- _INSTRUCTIONS TO FOLLOW_
Once the pictures are set aside, transcribe each line of the data exactly.

- _DATA EXTRACT_

════════════════

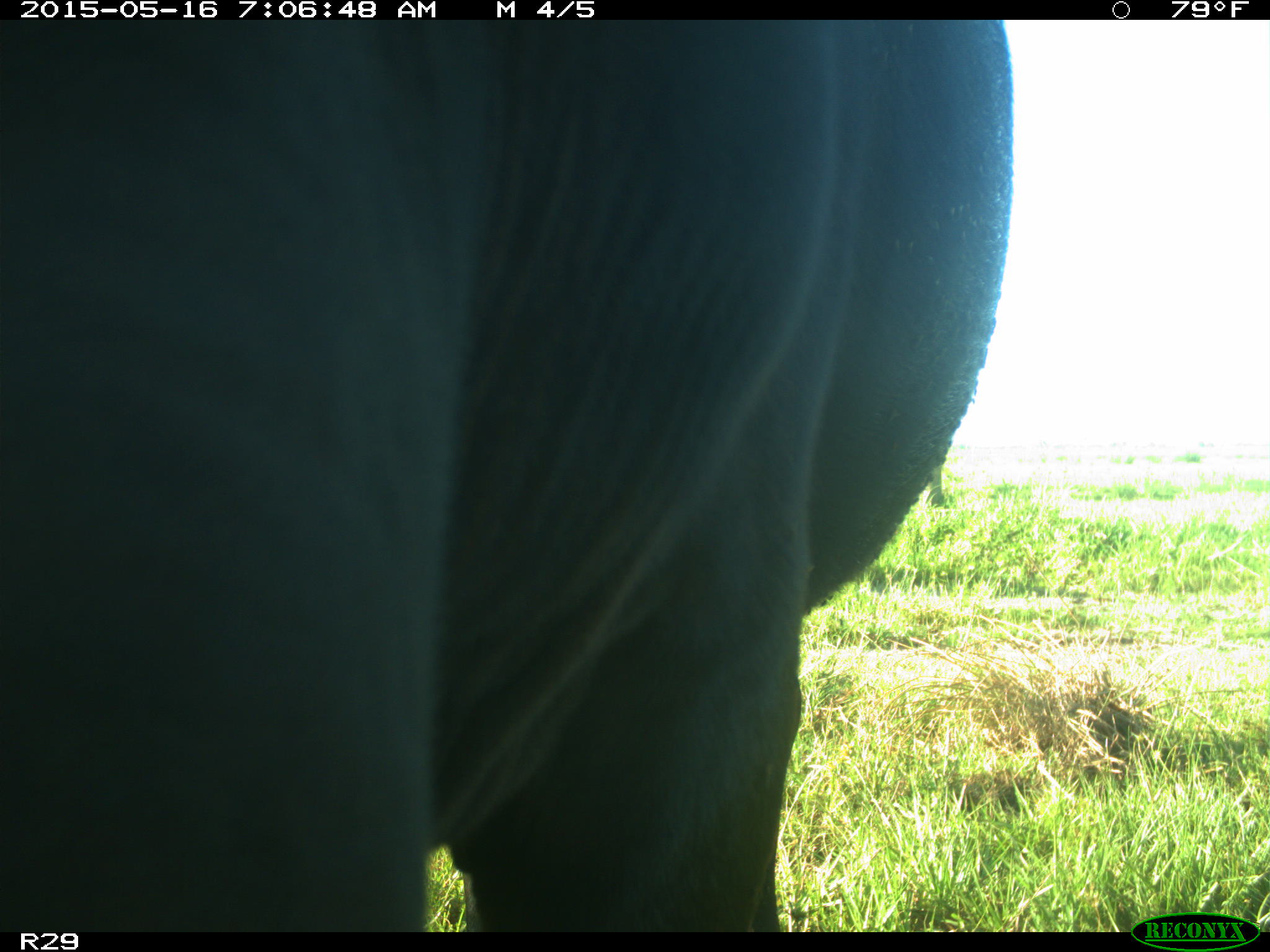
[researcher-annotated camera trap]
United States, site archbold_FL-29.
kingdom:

════════════════

- _RESPONSE TO THE EXERCISE_
[researcher-annotated camera trap]
United States, site archbold_FL-29.
kingdom:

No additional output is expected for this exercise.